_Source extract_
----------

I have a network which I want to train on some dataset (as an example, say CIFAR10
). I can create data loader object via
trainset = torchvision.datasets.CIFAR10(root='./data', train=True,
download=True, transform=transform)
trainloader = torch.utils.data.DataLoader(trainset, batch_size=4,
shuffle=True, num_workers=2)
My question is as follows: Suppose I want to make several different training iterations. Let's say I want at first to train the network on all images in odd positions, then on all images in even positions and so on. In order to do that, I need to be able to access to those images. Unfortunately, it seems that trainset
does not allow such access. That is, trying to do trainset[:1000]
or more generally trainset[mask]
will throw an error.

----------

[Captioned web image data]
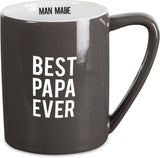 Best Papa Ever Mug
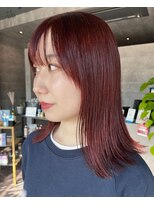 レム 長野青木島店(REM)&nbsp;cherry pink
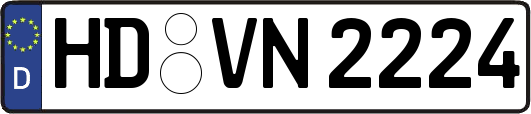 HD-VN2224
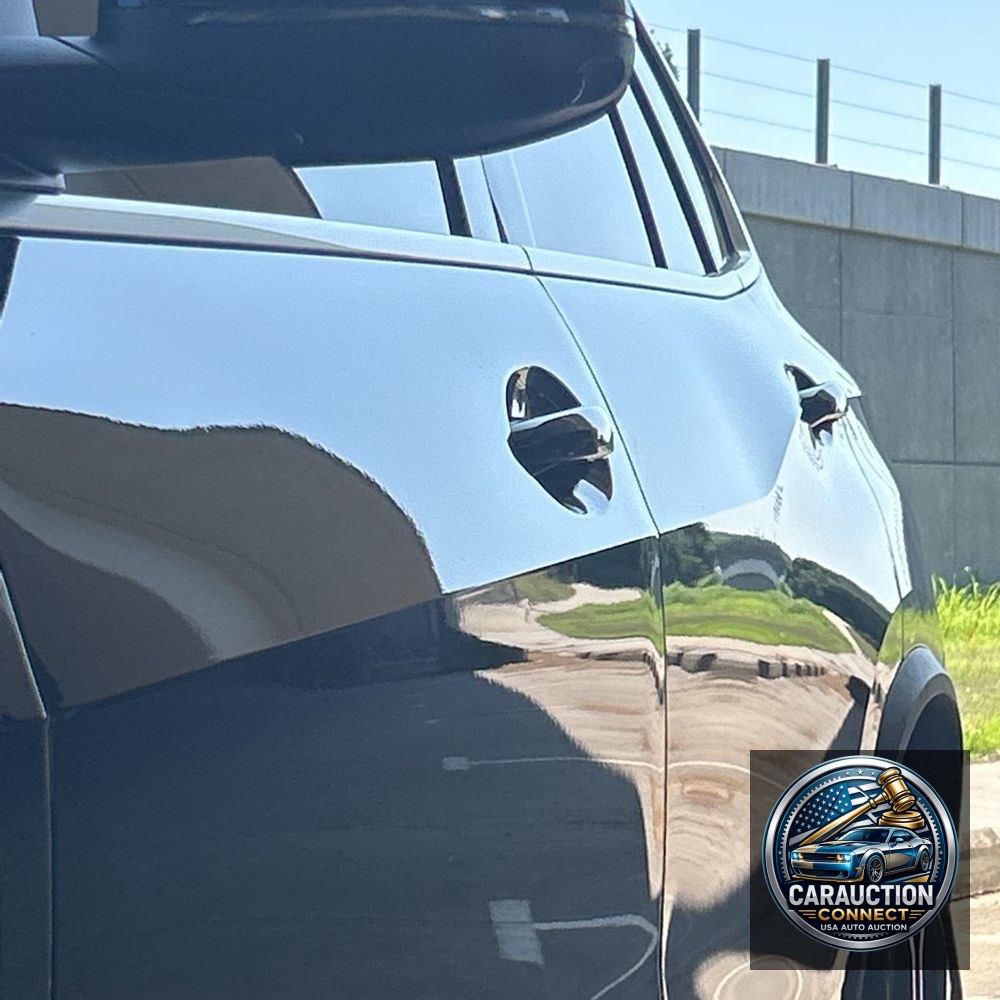 2024 BMW X5 xDrive50e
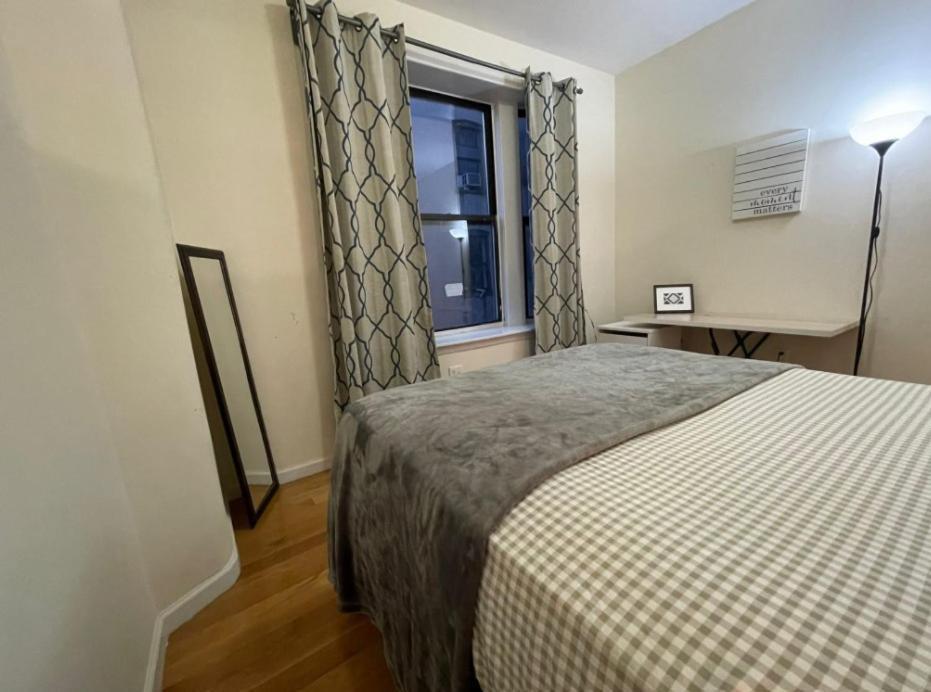 Nhà trọ Nyc Manhattan Bedroom New York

----------

_Work task_
Copy the part of the post that opens with the words containing "My question is" and closes with "throw an error.", switching "throw an error" to "raise an exception".

_Answer section_
My question is as follows: Suppose I want to make several different training iterations. Let's say I want at first to train the network on all images in odd positions, then on all images in even positions and so on. In order to do that, I need to be able to access to those images. Unfortunately, it seems that trainset
does not allow such access. That is, trying to do trainset[:1000]
or more generally trainset[mask]
will raise an exception.